I smelled it first, slightly chemical but not overly offensive. Then it hit. A slow creep into my nasal passage and down my throat, it took no time at all to inflict the severe discomfort I’d assumed would accompany it. I ran faster and faster, acutely aware how close to the poisonous cloud I still was, until I turned a corner of an alley that seemed far enough way to recover.

Gasping and moaning, I sat down alongside several others who coughed, or poured water on themselves. Stupidly I took off my goggles which only allowed the not-yet dispersed gas to irritate my still unaffected eyes. I poured half of my bottle of water over me, and unsure of it even made sense, leaned over to breathe in and out of an opening in the zipper of my backpack, as though the air in there was cleaner.

Slowly, the rash-like burn that had flared up inside my head and throat subsided.

I began to breathe easier. I glanced up at the street and saw protestors marching back the same way we’d just come from. They seemed to chant even louder and with more synchronicity, fuelled by the ready supplies of water, masks, oil, plastic wrap, anything that eased their disadvantaged process of public objection.

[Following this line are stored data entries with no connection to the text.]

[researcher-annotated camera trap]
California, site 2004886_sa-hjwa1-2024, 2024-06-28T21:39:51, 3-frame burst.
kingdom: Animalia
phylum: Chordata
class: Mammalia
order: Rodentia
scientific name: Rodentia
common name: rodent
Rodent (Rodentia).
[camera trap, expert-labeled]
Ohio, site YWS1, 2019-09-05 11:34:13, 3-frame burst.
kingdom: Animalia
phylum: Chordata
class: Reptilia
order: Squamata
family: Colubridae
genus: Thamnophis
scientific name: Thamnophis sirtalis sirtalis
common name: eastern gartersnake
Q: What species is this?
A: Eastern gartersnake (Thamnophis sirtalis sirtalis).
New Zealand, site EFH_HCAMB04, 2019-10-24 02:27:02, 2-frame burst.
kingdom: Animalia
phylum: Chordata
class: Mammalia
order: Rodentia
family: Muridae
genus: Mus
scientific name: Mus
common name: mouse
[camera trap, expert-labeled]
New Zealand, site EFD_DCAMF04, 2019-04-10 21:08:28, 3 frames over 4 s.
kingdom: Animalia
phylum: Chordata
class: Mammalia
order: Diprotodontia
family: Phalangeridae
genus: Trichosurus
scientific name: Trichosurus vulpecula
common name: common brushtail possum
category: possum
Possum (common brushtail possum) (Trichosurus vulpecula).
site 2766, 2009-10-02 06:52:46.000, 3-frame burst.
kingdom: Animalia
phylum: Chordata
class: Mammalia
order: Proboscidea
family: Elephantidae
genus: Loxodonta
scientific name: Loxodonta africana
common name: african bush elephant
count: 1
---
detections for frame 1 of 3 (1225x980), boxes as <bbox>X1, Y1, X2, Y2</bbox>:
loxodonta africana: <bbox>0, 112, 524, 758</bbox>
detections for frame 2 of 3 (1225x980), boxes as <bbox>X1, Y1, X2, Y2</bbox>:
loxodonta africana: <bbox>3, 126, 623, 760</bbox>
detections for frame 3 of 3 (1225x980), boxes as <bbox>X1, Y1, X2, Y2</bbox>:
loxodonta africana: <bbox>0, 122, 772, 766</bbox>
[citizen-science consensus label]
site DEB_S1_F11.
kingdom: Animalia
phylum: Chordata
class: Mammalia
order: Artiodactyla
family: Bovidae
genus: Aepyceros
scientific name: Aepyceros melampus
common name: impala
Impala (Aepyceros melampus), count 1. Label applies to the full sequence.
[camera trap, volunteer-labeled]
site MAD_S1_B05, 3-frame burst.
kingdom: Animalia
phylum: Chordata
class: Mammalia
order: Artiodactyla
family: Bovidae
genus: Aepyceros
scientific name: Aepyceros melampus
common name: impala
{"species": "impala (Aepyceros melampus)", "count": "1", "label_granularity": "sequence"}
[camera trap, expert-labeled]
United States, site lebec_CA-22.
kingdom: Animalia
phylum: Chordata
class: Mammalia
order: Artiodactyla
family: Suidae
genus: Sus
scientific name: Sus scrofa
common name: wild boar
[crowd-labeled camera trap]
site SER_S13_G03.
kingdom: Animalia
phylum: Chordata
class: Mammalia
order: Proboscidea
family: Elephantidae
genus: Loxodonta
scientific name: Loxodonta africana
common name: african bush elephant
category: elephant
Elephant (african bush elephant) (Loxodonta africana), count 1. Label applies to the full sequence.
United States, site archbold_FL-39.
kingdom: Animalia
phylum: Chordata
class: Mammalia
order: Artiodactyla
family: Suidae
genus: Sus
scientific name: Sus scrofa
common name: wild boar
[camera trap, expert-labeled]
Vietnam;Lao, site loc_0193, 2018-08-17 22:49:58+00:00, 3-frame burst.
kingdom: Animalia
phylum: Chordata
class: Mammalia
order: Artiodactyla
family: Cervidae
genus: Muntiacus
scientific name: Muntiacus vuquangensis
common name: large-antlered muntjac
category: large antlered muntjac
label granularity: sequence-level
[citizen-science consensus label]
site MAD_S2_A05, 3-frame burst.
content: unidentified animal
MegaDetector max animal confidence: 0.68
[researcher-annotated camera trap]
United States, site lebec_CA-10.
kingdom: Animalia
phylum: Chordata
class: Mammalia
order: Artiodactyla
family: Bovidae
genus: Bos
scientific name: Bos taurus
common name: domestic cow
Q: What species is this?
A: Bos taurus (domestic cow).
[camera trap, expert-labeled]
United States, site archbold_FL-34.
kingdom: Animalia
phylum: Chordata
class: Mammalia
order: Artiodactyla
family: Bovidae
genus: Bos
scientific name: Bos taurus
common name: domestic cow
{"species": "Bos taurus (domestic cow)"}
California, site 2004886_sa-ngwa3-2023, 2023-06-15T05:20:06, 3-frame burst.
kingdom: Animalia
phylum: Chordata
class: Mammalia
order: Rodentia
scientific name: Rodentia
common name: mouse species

It wasn’t over then. It wasn’t even over shortly after that, when reinforcements arrived in the form of riot police, donning menacing black gas masks, batons, and still more tear-gas. It was chaotic, alarming, truly shocking for me. But, never violent or dangerous. The police advanced and fired; the protestors retreated and reconvened. And so it went for the rest of the night. Perhaps for the foreseeable future.

How incredible indeed the different kinds of worlds that can exist within a square city mile.